Viruses can cost winegrowers an entire harvest. If they infest the grapevines, even pesticides are often no use. What’s more, these chemicals are harmful to the environment. Researchers are growing plants that produce antibodies against the viruses and are thus immune.
A good wine needs to ripen. But it’s a long way to the barrel. Even before the harvest, the grapevines have to overcome all kinds of obstacles. Extremely hot or rainy periods can destroy entire crops, not to mention the wide variety of pests that can appear on the scene. Bugs such as the vine louse or the rust mite, fungi such as mildew, or viruses such as the “Grapevine fanleaf virus” (GFLV for short) can give the vines a hard time. The GFLV infects the grapevine and causes fanleaf disease, resulting in deformed and very yellowed leaves, smaller grapes and crop loss.
However, there will soon be a cure for GFLV infections: Researchers at the Fraunhofer Institute for Molecular Biology and Applied Ecology IME in Aachen are making certain plants resistant to the GFLV by genetic engineering. “Our modified plants produce antibodies,” explains Dr. Stefan Schillberg, head of department at the IME. “These antibodies ‘recognize’ the viruses and prevent them from spreading in the plant and causing damage.” To enable the plant to produce the antibodies, the scientists have to modify its genotype and channel genetic information for the antibodies into it.
This task is performed by tiny helpers called agrobacteria, which genetic engineers have been using for over twenty years. These are soil bacteria that inherently transfer parts of their own genome to that of the plant. Using simple routine processes, the researchers introduce the antibody gene into the bacteria, which then act as a transport vehicle and carry it over to the vine.

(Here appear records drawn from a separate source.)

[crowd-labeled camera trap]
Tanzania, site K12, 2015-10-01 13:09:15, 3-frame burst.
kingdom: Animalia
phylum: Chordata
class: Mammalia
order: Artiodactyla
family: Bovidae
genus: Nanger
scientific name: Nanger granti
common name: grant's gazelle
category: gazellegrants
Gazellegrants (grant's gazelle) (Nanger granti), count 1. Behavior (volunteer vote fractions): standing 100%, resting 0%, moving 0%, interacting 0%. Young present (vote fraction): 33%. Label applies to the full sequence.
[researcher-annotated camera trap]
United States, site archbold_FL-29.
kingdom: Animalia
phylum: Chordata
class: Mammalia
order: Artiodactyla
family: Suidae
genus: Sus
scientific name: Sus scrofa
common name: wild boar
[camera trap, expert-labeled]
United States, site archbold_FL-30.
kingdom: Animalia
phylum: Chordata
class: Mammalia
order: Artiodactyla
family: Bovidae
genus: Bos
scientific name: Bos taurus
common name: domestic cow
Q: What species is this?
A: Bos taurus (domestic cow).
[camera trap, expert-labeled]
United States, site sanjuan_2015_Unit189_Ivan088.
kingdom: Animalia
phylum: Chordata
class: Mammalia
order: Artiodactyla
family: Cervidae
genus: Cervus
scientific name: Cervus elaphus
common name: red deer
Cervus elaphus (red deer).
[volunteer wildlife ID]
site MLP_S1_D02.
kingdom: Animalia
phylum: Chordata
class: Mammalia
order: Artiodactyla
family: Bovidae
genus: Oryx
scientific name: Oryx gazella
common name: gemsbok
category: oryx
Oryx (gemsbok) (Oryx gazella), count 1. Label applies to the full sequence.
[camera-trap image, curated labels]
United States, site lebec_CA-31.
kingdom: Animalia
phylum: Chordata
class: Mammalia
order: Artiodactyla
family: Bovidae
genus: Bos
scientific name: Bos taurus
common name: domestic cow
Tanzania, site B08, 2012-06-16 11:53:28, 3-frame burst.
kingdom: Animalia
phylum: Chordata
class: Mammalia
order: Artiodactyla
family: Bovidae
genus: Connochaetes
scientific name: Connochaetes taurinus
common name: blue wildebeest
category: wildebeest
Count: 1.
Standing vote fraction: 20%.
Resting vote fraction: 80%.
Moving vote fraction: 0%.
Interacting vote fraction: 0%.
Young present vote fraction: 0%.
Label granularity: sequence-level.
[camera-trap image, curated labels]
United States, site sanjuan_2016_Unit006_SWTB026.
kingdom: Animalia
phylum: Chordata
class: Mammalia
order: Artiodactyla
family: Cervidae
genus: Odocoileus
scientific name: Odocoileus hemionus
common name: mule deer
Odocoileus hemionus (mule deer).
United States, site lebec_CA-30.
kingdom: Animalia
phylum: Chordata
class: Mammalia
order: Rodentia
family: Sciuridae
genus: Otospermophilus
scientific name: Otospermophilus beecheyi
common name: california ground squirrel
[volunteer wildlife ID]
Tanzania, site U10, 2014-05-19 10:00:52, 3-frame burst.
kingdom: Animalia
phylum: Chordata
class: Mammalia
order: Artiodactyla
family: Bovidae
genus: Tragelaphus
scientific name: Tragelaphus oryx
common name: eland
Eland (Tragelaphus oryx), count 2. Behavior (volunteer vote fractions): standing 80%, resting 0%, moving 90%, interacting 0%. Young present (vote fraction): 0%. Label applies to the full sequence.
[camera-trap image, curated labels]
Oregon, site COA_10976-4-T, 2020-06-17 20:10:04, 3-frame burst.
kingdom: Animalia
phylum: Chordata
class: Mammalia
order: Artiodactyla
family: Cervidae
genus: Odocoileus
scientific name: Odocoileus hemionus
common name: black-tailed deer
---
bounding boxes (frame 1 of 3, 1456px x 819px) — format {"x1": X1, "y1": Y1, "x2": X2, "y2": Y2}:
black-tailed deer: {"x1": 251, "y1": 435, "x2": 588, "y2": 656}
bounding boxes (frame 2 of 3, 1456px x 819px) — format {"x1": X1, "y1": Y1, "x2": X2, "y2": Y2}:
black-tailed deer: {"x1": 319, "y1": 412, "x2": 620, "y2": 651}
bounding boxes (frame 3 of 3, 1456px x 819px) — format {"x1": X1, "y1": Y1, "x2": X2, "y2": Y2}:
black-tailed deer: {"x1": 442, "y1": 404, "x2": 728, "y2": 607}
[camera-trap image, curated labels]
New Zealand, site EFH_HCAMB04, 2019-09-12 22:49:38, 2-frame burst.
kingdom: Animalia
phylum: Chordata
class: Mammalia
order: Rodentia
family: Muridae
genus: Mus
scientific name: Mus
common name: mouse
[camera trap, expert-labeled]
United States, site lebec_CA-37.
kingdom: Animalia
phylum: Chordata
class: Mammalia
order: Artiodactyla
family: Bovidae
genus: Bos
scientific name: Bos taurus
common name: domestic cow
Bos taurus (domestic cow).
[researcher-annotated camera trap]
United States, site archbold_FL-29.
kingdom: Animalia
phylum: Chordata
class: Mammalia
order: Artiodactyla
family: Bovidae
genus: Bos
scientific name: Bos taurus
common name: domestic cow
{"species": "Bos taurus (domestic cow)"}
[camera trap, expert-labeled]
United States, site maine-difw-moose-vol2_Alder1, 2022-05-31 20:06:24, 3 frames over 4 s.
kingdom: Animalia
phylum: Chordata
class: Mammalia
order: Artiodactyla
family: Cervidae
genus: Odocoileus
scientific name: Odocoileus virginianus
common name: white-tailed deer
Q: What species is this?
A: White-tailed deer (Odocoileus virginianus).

The researchers are still testing this process on model plants, and the first results show that their modified versions are up to 100 percent resistant to the virus. “The antibody is produced very effectively inside the plants,” says Schillberg. “The next step on the agenda is to test the method on actual grapevines and then to carry out field tests.” The scientists’ long-term goal is to curb the use of pesticides. “Certain pesticides are necessary to fight GFLV infections,” Schillberg explains. But they often only have a limited effect. They are also harmful to the environment and therefore banned in many regions. Countries like Chile, for example, which depend strongly on their winegrowing business, could benefit enormously from the pathogen-resistant grapevines and improve their crop yields.